On August 20, 1967, she secured a spot in the FINA games with a 4th place finish in the 200-meter breastroke (2:50.4) in the National AAU Swimming Championships in Philadelphia. She was also seventh in the 100 breaststroke, 9th in the 400 IM, and 10th in the 200 IM.

She entered Santa Clara University in the Fall of 1967 after a successful swimming career with Multinomah Athletic Club, and planned to swim with the Santa Clara Swim Club during college. At Santa Clara, she majored in Math, graduating in June, 1971. The University had no women's swimming team when she applied, and no other colleges offered swimming scholarships in 1967.

=== 1968 Summer Olympics ===
At the 1968 Olympic trials in Los Angeles, Jamison swam a personal best of 2:48 in the 200 breaststroke in the preliminaries, then swam a 2:45 to advance to the finals. In the Trial finals she reduced her time in the 200 breaststroke to 2:42, and placed second, securing her place on the U.S. Olympic Team.

After training around six weeks with the Olympic team at Colorado Springs to acclimate to Mexico City's altitude, she represented the United States as an 18-year-old at the 1968 Summer Olympics in Mexico City. She competed in the women's 200-meter breaststroke, and finished fifth overall in the event final with a time of 2:48.4. Sharon Wickman of the United States team won the 200-meter breaststroke gold in 2:44.4. If Jamison had swum closer to her best Olympic Trial finals time of 2:42, she would have medaled, and could have won the gold. As a result, she was somewhat disappointed with her performance, but enjoyed participating in the Olympics. Her MAC coach Olive McKean Mucha was the official U.S. Olympic Women's swim team chaperone in Mexico City that year, and also served as an Assistant Coach to the U.S. Women's team .

=== Coaching ===
Jamison retired from competitive swimming after breaking a leg on a ski trip with the family at Mt. Hood Meadows in 1968, not long after her participation in the Olympics. In the late 1990's, she coached swimming for four years at Mountain View High School in Bend, Oregon and may have coached for a time with the Bend Swim Club.

== Honors ==
In Spring, 1967 she received the Outstanding Athlete Award, and the Scholastic Athletic Award from Wilson High School, where she graduated that June. Her swimcap from the 1968 Olympics is in the Smithsonian Institution.
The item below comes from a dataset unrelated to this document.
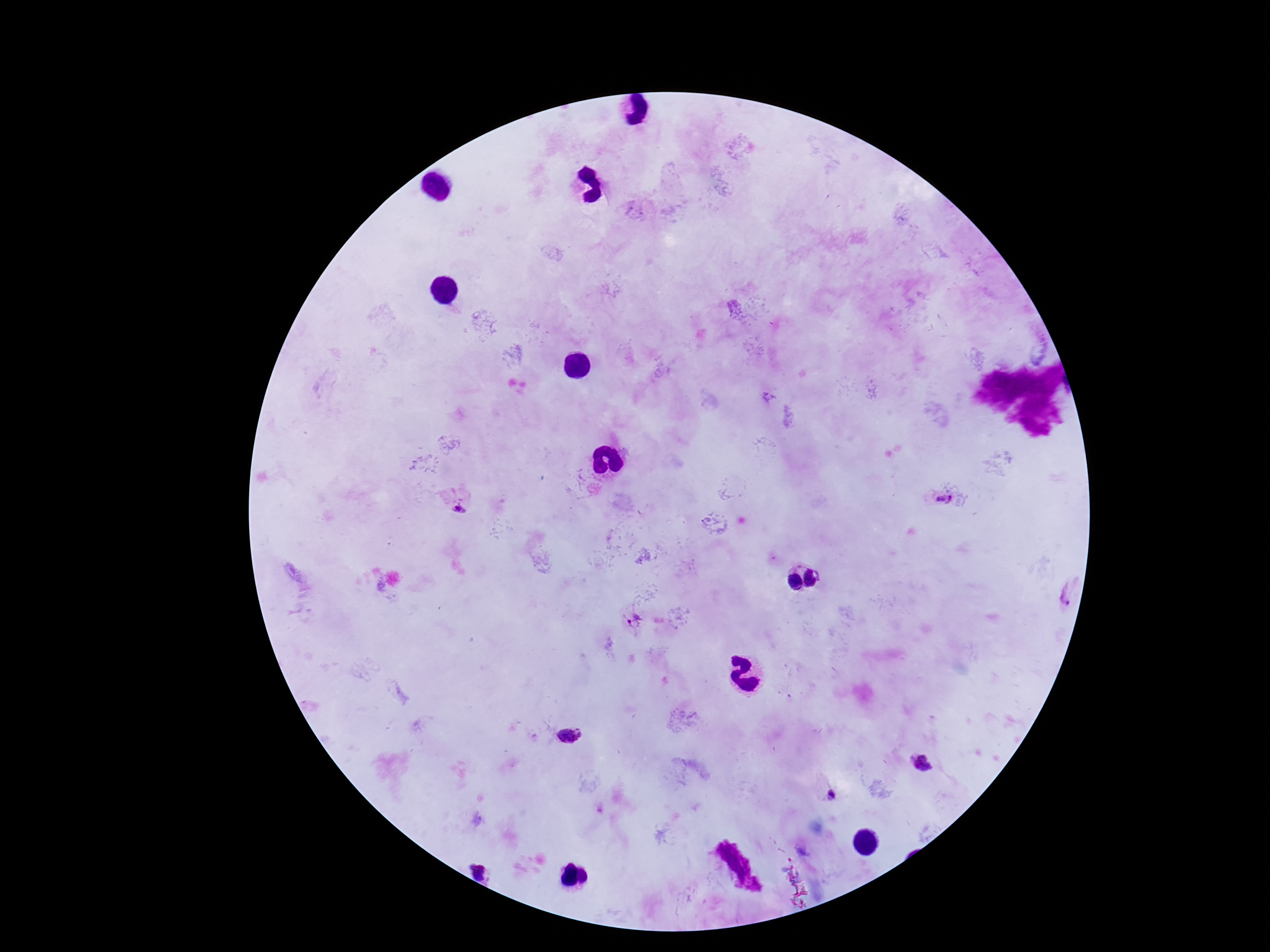
Approximate centers as {x, y} in pixels. Plasmodium parasite locations: {944, 499}, {459, 510}, {817, 577}, {793, 584}, {1059, 591}, {633, 619}, {570, 736}, {926, 765}, {829, 793}, {482, 869}. One field from this slide. 100x magnification. Patient malaria status: infected. Thick peripheral-blood smear. Image is 1270×952 pixels. Giemsa-stained preparation. Photographed through the microscope eyepiece with a smartphone camera.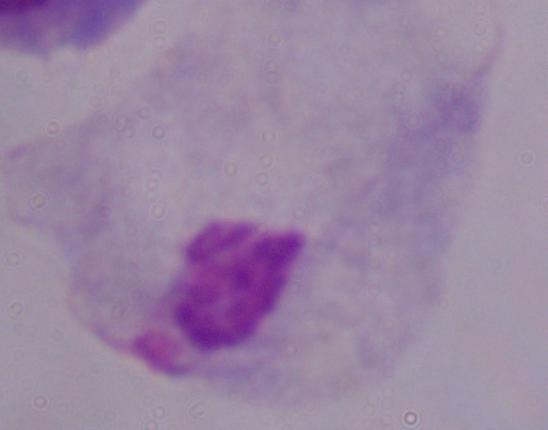
modality: photomicrograph
magnification: 1000x
identification: trichomonad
In 2004, Jamison was made a member of the Portland Interscholastic League Hall of Fame. In 1971, she became a member of the Santa Clara Hall of Fame, and was a member of the first inaugural class of the Oregon Swimming Hall of Fame in 2019. While swimming for Wilson High School, her National Championship Medley Relay team was named to the All America team, and she was an All American a total of three years.

== Personal life ==
Cathy met her husband Paul Imwalle in Santa Clara. The two married on September 11, 1971 at Portland's St. Thomas Moore Catholic Church. Cathy had graduated Santa Clara University in June, 1971. Paul, also a student at Santa Clara, had graduated in June, and had plans to begin studies towards a master's degree in marketing in Fall, 1971. The couple left California's Bay Area in the early 1970's and moved to Bend, Oregon about 150 miles Southeast of Jamison's native Portland. They started a business in Bend, I&J Carpets & Vinyl Flooring, operating it for over forty years. Paul and Cathy have three children who all swam competitively. Her two daughters received swimming scholarships at University of California and Oregon State.